Proposals by Ofgem to reduce pension costs are "inconsistent with government policy and guaranteed to cause industrial unrest if pursued", warns the union for 21,000 energy professionals, Prospect.
Ofgem's latest consultation reportedly recommends that companies split pension costs into three categories: liabilities for past pension provision; the ongoing costs of defined benefit (DB) schemes; and the cost of servicing a defined contribution (DC) scheme.
"We hear Ofgem's latest consultation on the future approach to pension funding in the regulated network businesses displays an attitude that is anti-defined benefit pension schemes," said deputy general secretary at Prospect, Mike Clancy.
"Yet when Ofgem commissioned the Government Actuary's Department to assess how the network's businesses mange their DB schemes, GAD concluded there were no issues of concern to consumers. Moreover these schemes are underpinned by legal guarantees which frame the pension obligations of the companies concerned.
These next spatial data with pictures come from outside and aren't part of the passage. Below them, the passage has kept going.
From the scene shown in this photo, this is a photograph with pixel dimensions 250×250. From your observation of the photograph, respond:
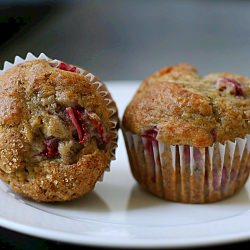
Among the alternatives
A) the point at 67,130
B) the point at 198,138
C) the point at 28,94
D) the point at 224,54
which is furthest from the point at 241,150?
the point at 224,54

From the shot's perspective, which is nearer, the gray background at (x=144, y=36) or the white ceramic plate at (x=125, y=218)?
the white ceramic plate at (x=125, y=218)

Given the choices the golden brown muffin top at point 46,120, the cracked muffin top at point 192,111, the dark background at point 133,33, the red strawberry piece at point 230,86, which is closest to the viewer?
the golden brown muffin top at point 46,120

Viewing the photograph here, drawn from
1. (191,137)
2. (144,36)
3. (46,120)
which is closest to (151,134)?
(191,137)

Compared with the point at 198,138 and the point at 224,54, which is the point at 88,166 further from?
the point at 224,54

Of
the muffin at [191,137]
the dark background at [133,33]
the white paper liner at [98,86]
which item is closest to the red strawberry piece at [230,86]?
the muffin at [191,137]

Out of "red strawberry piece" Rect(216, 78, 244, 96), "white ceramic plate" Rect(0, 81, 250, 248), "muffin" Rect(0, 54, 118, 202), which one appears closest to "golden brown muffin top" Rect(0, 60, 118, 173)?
"muffin" Rect(0, 54, 118, 202)

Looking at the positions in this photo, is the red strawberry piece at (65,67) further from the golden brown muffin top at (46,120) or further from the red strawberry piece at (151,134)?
the red strawberry piece at (151,134)

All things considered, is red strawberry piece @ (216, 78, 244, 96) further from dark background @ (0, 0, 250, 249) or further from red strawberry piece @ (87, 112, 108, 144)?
dark background @ (0, 0, 250, 249)
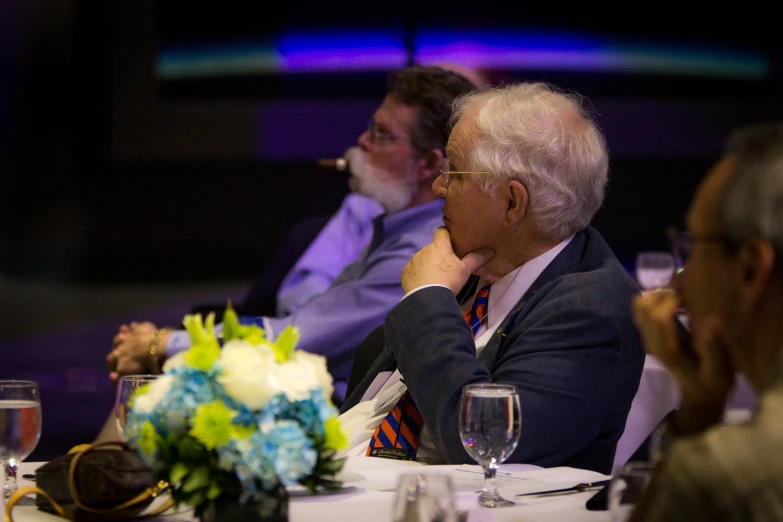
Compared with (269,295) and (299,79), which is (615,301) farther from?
(299,79)

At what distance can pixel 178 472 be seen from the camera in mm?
1188

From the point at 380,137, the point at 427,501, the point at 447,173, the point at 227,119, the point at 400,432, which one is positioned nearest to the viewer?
the point at 427,501

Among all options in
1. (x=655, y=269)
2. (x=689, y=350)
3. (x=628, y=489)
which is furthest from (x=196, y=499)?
(x=655, y=269)

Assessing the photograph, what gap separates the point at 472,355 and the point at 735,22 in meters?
4.80

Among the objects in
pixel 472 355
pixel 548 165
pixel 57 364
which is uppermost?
pixel 548 165

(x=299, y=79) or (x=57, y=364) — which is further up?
(x=299, y=79)

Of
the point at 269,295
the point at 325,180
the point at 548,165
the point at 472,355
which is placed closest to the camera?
the point at 472,355

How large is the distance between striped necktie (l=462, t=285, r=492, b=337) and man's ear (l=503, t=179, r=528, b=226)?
0.19 metres

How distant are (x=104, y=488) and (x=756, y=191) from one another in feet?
2.96

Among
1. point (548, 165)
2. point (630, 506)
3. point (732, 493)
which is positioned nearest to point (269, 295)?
point (548, 165)

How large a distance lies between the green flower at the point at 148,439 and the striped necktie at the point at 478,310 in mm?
1144

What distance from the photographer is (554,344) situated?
1.98m

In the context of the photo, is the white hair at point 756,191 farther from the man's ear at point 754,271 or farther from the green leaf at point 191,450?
the green leaf at point 191,450

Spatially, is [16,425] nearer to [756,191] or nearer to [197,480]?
[197,480]
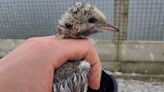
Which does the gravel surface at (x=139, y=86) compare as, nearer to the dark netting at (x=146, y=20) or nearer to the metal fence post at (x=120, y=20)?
the metal fence post at (x=120, y=20)

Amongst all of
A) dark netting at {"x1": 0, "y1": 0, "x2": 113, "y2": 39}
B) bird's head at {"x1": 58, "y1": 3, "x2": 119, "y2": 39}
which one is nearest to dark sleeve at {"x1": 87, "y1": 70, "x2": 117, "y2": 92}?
bird's head at {"x1": 58, "y1": 3, "x2": 119, "y2": 39}

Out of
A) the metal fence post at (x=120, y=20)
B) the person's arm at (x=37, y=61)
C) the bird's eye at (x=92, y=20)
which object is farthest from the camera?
the metal fence post at (x=120, y=20)

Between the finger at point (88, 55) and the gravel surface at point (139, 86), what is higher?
the finger at point (88, 55)

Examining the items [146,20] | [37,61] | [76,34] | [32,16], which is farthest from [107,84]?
[32,16]

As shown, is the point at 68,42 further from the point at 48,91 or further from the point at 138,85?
the point at 138,85

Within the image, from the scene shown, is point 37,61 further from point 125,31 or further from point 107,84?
point 125,31

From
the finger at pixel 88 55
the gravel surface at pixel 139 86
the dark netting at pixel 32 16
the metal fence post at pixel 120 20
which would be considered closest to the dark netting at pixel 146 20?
the metal fence post at pixel 120 20

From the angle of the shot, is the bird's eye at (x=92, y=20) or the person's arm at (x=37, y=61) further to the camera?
the bird's eye at (x=92, y=20)

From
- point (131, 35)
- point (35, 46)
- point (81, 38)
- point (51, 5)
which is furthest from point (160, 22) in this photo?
point (35, 46)
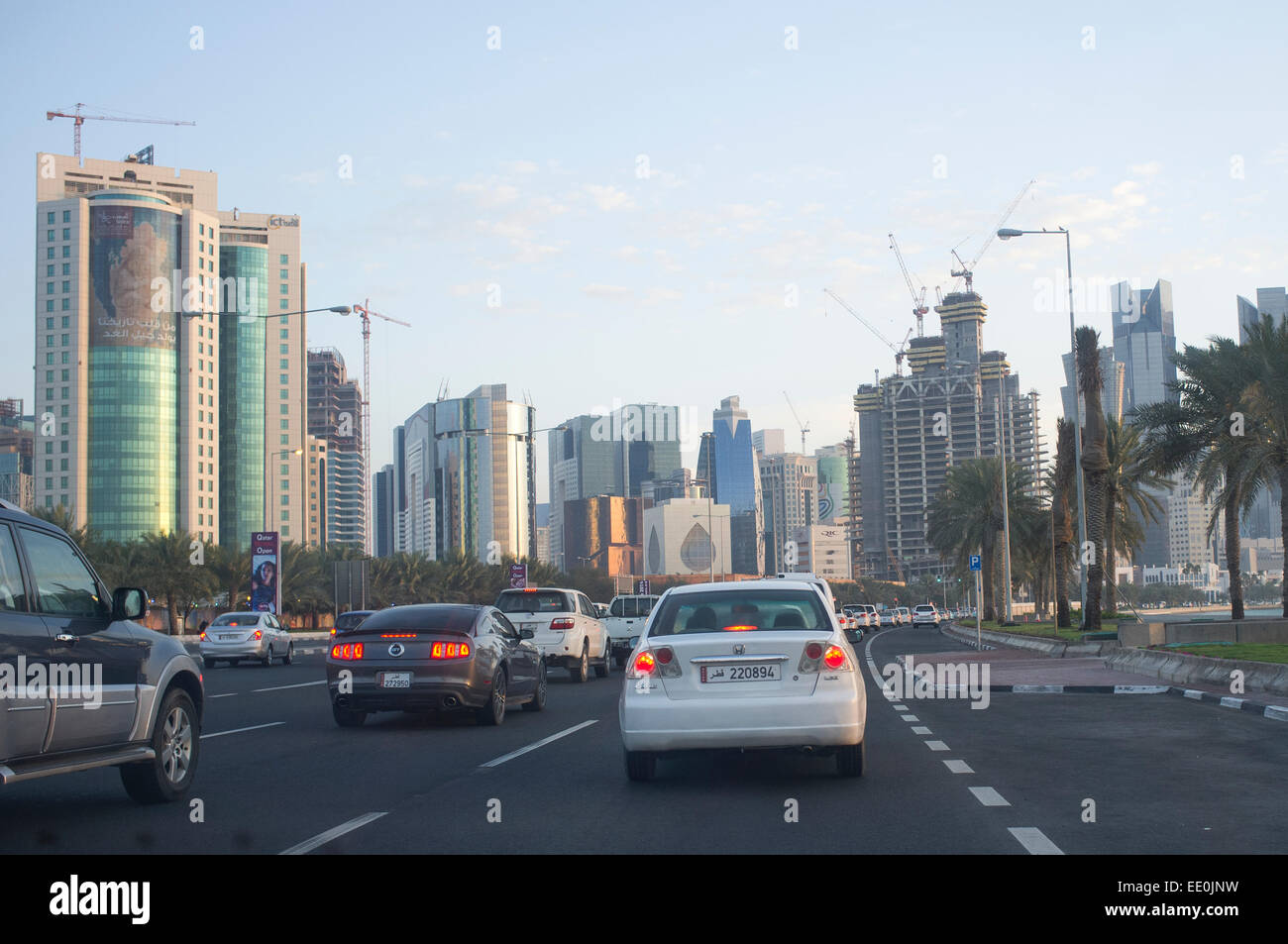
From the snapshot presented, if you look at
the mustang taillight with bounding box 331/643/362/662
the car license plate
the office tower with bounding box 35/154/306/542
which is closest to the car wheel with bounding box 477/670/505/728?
the mustang taillight with bounding box 331/643/362/662

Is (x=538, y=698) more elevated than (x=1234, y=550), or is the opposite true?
(x=1234, y=550)

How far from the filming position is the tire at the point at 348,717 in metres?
15.4

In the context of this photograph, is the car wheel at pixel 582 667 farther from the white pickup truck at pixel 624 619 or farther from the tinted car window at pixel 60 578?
the tinted car window at pixel 60 578

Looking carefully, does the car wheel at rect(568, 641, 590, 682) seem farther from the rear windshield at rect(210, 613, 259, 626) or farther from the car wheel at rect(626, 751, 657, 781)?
the car wheel at rect(626, 751, 657, 781)

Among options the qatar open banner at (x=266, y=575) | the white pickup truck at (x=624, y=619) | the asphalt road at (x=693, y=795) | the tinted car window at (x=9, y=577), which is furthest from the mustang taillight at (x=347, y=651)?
the qatar open banner at (x=266, y=575)

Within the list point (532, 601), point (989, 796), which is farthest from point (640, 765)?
point (532, 601)

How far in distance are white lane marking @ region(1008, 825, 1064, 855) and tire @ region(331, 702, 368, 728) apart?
9.37m

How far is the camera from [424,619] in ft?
50.7

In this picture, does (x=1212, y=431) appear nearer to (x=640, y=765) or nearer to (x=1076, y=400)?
(x=1076, y=400)

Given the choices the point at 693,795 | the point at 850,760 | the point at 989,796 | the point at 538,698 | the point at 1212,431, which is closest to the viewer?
the point at 989,796

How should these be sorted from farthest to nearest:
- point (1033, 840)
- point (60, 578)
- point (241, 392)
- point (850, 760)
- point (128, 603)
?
point (241, 392) < point (850, 760) < point (128, 603) < point (60, 578) < point (1033, 840)

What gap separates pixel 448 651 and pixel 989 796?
7.37 metres

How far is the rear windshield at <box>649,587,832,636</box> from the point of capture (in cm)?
1036
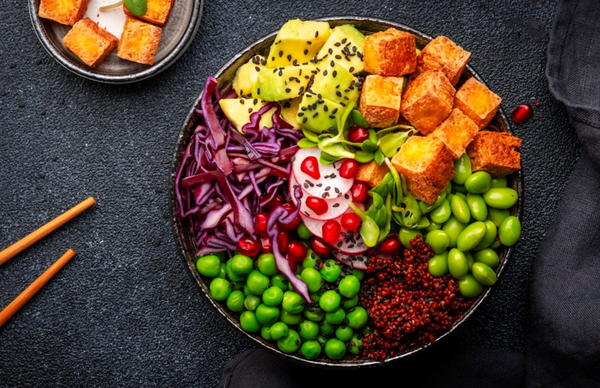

There is no good reason for Ofgem to change the pension cost pass-through principles which have been well established in previous price control reviews."
Clancy accused Ofgem of mimicking the pressures that are driving scheme closures elsewhere in the private sector, and said the approach is based on "equality of misery". "The unions have won and defended the legal protections supporting these pension schemes and fought off an earlier threat from Ofgem last autumn. We will continue to prevent Ofgem from applying pressure to companies to consider closing their defined benefit schemes to existing contributors. Ofgem should leave pensions alone and focus on how its price regime impacts on health and safety, the skills shortage and the need to modernise the ageing energy infrastructure to meet the challenges of climate change."
An Ofgem spokesperson told Pensions Age: "Prospect's interpretation of Ofgem's attitude is premature and misleading. We have not made any decisions. Our priority is customers. Our aim is to ensure companies have incentives to manage the rising costs of defined benefit pension schemes."
Prospect's full response, available here, says that Ofgem is interfering out of a 'misguided sense' that companies are not running the pension schemes in an efficient manner. The matter will be raised by Prospect and the industry unions with Energy Minister Ed Miliband at this week's Trades Union Congress (TUC) Congress in Liverpool, and Prospect will also meet with Ofgem chief executive Alistair Buchanan.